Ask Kranz what he actually told flight controllers, and he rattles it off without a moment’s hesitation a half-century later.
“I have never lost an American in space, sure as hell aren’t going to lose one now. This crew is coming home. You got to believe it. Your team must believe it. And we must make it happen.”
Kranz said the moviemakers came up with “Failure is not an option.”
Does he wish he’d said it? “No — I’m satisfied with what I said.”
The CO2 scrubber fix
One of the problems with the lunar module lifeboat was that the carbon dioxide scrubbers were not meant to support three men for four days. The scrubbers in the command module were different and had to be adapted. There's a scene in the movie that shows some of NASA's brightest trying to build an adapter using a bunch of items you can only find on a spacecraft.
"This just isn't a contingency we've even remotely looked at," says one engineer.
In the real world, not only had they looked at it, Mattingly said they had simulated something similar. An Apollo 8 simulation tackled the problem of what to do if one of the cabin fans had jammed up due to a screw that floated loose.
"The solution that they came up with was that they could make a way to use the vacuum cleaner in the command module with some plastic bags cut up and taped to the lithium hydroxide cartridges and blow through it with a vacuum cleaner," Mattingly said. "Well, on 13, someone says, 'You remember what we did on that sim? Who did that?' So in nothing short, Joe Kerwin showed up, and we talked about 'How did you build that bag and what did you do?'"
Mattingly said they solved the problem for Apollo 13 in about an hour or two, but another half-hour was spent building a demonstration model.
The power-up procedures
In the movie, an engineer named John Aaron is tasked with trying to figure out how to power up the command module using just the ship's batteries and Mattingly is in the simulator helping him figure it out. In real life, Aaron was put in charge of the project, but they didn't figure it out in a simulator.
"You don’t do things that way. It was good way of conveying the story to the public that we have to work on it, but the public could never have followed the real magnificence of having this group of people laying around doing all these things pieces at a time," Mattingly said.
However, the simulators were used to practice the procedure so they could explain to Swigert what to do when the time came to power up.
Mattingly added that the tension seen in the movie of Lovell wanting NASA to send up the procedures was real.
"Jim (had) become apprehensive about 'Where are my procedures?' and he kept getting told, 'They’re coming. Stand by.' I think Jim probably was really very much apprehensive because they didn’t have any idea what to do at all," Mattingly said.
○ ○ ○ ○ ○
■ JOBS ■
1. Write out the passage of the Apollo 13 text between "Kranz said the" and "that floated loose.", inclusive.
2. Answer these questions using the Apollo 13 text:
(a) Which line did Kranz say the moviemakers came up with?
(b) According to Mattingly, how long did it take to solve the carbon dioxide scrubber problem for Apollo 13?
(c) Who was put in charge of the power-up project in real life?

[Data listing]
○ ○ ○ ○ ○
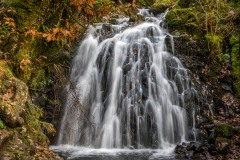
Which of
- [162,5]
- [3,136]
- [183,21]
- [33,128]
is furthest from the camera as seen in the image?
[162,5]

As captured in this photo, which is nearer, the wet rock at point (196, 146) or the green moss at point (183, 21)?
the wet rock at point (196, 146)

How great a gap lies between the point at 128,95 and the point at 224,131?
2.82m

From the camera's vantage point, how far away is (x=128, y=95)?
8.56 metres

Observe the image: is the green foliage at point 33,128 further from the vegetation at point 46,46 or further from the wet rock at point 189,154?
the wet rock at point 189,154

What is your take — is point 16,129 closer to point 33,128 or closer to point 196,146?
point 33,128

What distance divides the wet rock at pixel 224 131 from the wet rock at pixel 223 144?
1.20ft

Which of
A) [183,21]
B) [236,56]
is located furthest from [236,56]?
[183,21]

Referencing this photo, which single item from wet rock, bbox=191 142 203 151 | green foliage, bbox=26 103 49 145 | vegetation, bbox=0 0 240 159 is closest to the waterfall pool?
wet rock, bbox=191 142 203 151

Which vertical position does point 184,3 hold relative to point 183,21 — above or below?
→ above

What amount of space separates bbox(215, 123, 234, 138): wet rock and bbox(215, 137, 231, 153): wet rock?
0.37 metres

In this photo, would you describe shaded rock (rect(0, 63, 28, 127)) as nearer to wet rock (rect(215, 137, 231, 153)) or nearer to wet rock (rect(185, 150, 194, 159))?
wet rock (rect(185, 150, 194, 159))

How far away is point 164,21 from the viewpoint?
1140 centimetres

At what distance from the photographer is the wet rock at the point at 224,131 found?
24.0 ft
○ ○ ○ ○ ○
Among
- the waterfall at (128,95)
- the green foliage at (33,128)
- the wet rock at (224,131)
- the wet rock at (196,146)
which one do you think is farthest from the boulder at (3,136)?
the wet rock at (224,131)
○ ○ ○ ○ ○
■ WORKED SOLUTIONS ■
1.
Kranz said the moviemakers came up with “Failure is not an option.”
Does he wish he’d said it? “No — I’m satisfied with what I said.”
The CO2 scrubber fix
One of the problems with the lunar module lifeboat was that the carbon dioxide scrubbers were not meant to support three men for four days. The scrubbers in the command module were different and had to be adapted. There's a scene in the movie that shows some of NASA's brightest trying to build an adapter using a bunch of items you can only find on a spacecraft.
"This just isn't a contingency we've even remotely looked at," says one engineer.
In the real world, not only had they looked at it, Mattingly said they had simulated something similar. An Apollo 8 simulation tackled the problem of what to do if one of the cabin fans had jammed up due to a screw that floated loose.

2.
(a) "Failure is not an option."
(b) About an hour or two, with another half-hour spent building a demonstration model.
(c) John Aaron.